Предоставленный фрагмент »
Станислав Румянцев — российский актер театра и кино, телеведущий, по совместительству каскадер и папа. Сыграл роль легендарного игрока «Спартака» Федора Черенкова в новом спортивном блокбастере «Федя. Народный футболист», который выйдет на экраны уже 31 октября.
Начнем с того, что ты и телеведущий, и в театре служишь, и режиссирушь, а сейчас еще и главную роль в кино сыграл. Что тебе вообще ближе - театр, кино или телевидение? Если бы можно было выбирать что-то одно, что бы выбрал?
В целом я бы выбрал не выбирать, потому что понятие «артист» широкое. Артист как художник занимается разными творческими вопросами, и они все настолько разные, и в каждом из них есть какая-то своя уникальная вещь. В театре есть живое «здесь и сейчас», моментальный отклик от зрительского зала. Это как хождение по канату, нет права на ошибку, все будет видно, в этом интерес и азарт. Телевидение для меня — абсолютная свобода. Я делаю все, что хочу, в кадре: я шучу, прикалываюсь, импровизирую… Чем свободней ты, тем лучше!
А в кино — это природа единения. Меня ведет чувство, что огромный коллектив, порой команда в пятьсот человек, создает одно целое. Человек давно на Земле, и эта любовь к объединению на каком-то генетическом уровне у нас сохранилась. Именно поэтому люди, попадая на съемочную площадку, очень очаровываются кино. Каждый знает свое маленькое дело, и получается такой слаженный муравейник.
Если бы все-таки пришлось выбирать, то я бы выбрал кино. Это, мне кажется, возможность оставить след в истории, принести свою ценность огромному количеству людей, потому что театр и телевидение имеют более узкую аудиторию, а кино — это широко, это возможность поделиться своей историей с миллионами людей.
У тебя в послужном списке мы обнаружили два иммерсивных спектакля, в свое время гремевших в столице. Где сложнее играть — в классическом театре или в современном?
Мне сложнее в классическом, потому что, во-первых, мне менее интересно, и в этом основная сложность. Очень сложно оправдать классику, если нет какого-то хода понятного, это становится сложной задачей — именно сделать спектакль живым. Тут нужен действительно талантливый режиссер. А если придет талантливый режиссер, то спектакль уже, возможно, будет не таким классическим, он станет современным.

Предоставленные данные »
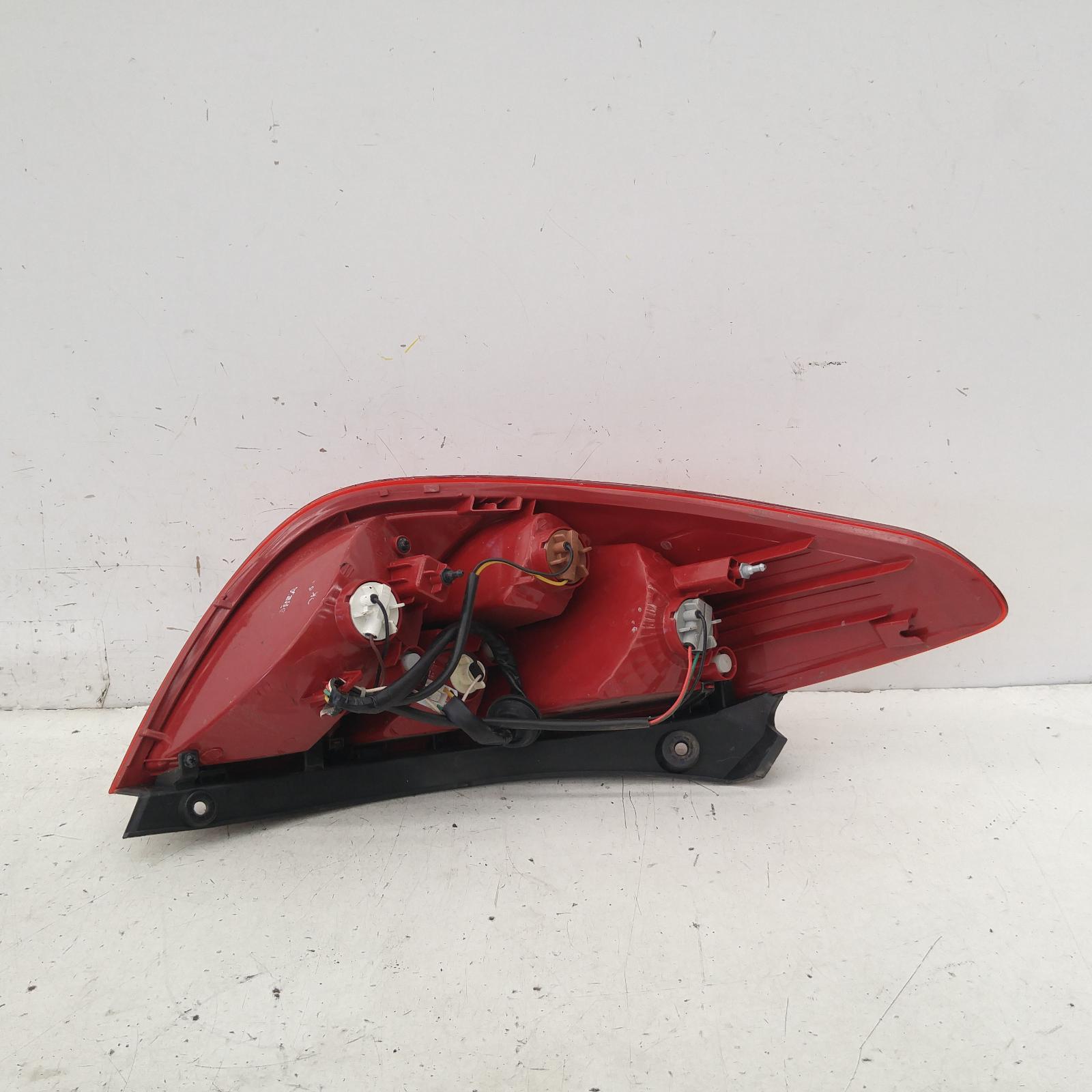 View Auto part Right Taillight Hyundai I20 2011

Что требуется » Почему, согласно фрагменту интервью, Станислав Румянцев выбрал бы кино, если бы пришлось остановиться на чем-то одном? Ответьте одним–тремя предложениями.

Ответ к заданию » Кино, по его словам, дает возможность оставить след в истории и принести свою ценность огромному количеству людей. У театра и телевидения аудитория уже, а кино позволяет поделиться своей историей с миллионами людей.